Some Suggestions for Professors Everywhere
Following is a list that should serve as a useful reminder for those teaching courses in higher education.
- Check your ego at the door. Earning an advanced degree and securing part- or full-time employment in Academia are respectable accomplishments, but your focus should be on teaching, not on questing after minor celebrity status. Unwarranted self-importance sends a deluded message.
- Protect academic freedom. Plato invented the Academy as a community of thinkers inspired by unfettered intellectual exploration. It’s your job to protect this invention. When you do, you stimulate advanced neurocognitive activity that engenders sophisticated problem-solving skills, creative inspiration, enhanced social awareness, and a vital understanding of the historical trends that continue to shape human culture. Failing to protect academic freedom spells the end of democracy.
- Respect your students. Some of them did multiple tours in Iraq and Afghanistan and will be living with traumatic brain injury and post-traumatic stress disorder for the rest of their lives. Others have just been evicted from their homes and are only one more bad break away from living on the streets. Some are living on the streets. A few older non-traditional students are the first in their families to attempt college, and they’re terrified of you. The list is endless. At the very least, always be clear and fair with everyone in the classroom.
- Focus on smart pedagogical strategies, not transient administrative distractions and apple polishing. This means carefully evaluating the efficacy of tasks you might assume outside of teaching while examining your motives. Don’t do anything that hints of futility or craven self-interest. Life is too short for that. Moreover, if you’re not really interested in teaching anymore or think you have more to offer in administration, then at least do your job well in the classroom, and the right people will probably notice.
- Be creative in what you teach, but always do so with an eye to ensuring that your lectures and assignments speak clearly and sensibly to the course outcomes. Students should know what to expect in the class from Day 1. Readings and lectures should be coherently related to graded assignments. Grades should always be posted in a timely manner. If you fail to manage these tasks, then you’re not doing your job properly.

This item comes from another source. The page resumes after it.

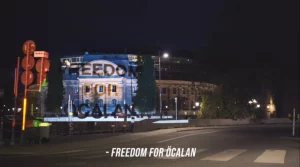 Σουηδία: ΒΙΝΤΕΟ Κούρδων δείχνει τον Ερντογάν  να «καίγεται στην κόλαση»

- Admit when you’re wrong, especially to your students, and make corrections as necessary. This process represents one of the first signs of intelligence. It demonstrates intellectual integrity and ensures accurate information sharing. Alternative behavior breeds confusion, distrust, and dishonesty.
- Avoid all forms of gossip and character assassination within the ranks. Commit yourself to never saying anything behind people’s backs that you wouldn’t be willing to say to their faces. Honorable behavior inspires a culture of integrity. This is something for which the Academy should be known.
- Acknowledge others for worthwhile accomplishments. Doing so will make you feel better about yourself, and your department will run more efficiently as a result of positive reinforcement. Like everyone else, students notice things like this, too. Many want to be able to respect your judgment because they see you as a personification of the institution to which they’ve devoted a great deal of time and money. In a way, you are an extension of their inextinguishable desire to forge a more appealing identity.
- Don’t let late-semester exhaustion and frustration turn you into a histrionic fatalist. Realize that your students are tired, too, and no one is performing at peak efficiency. At times like this, things seem worse than they really are. Just remember that everything will probably turn out fine.
- Don’t be a grading bully. Maintaining high standards is essential, but this just means challenging students intellectually and then evaluating their performance based on how closely they meet course outcomes. Along similar lines, don’t use attendance issues as a weapon to punish students. Your assignments, not your attendance policy, should be the real challenge.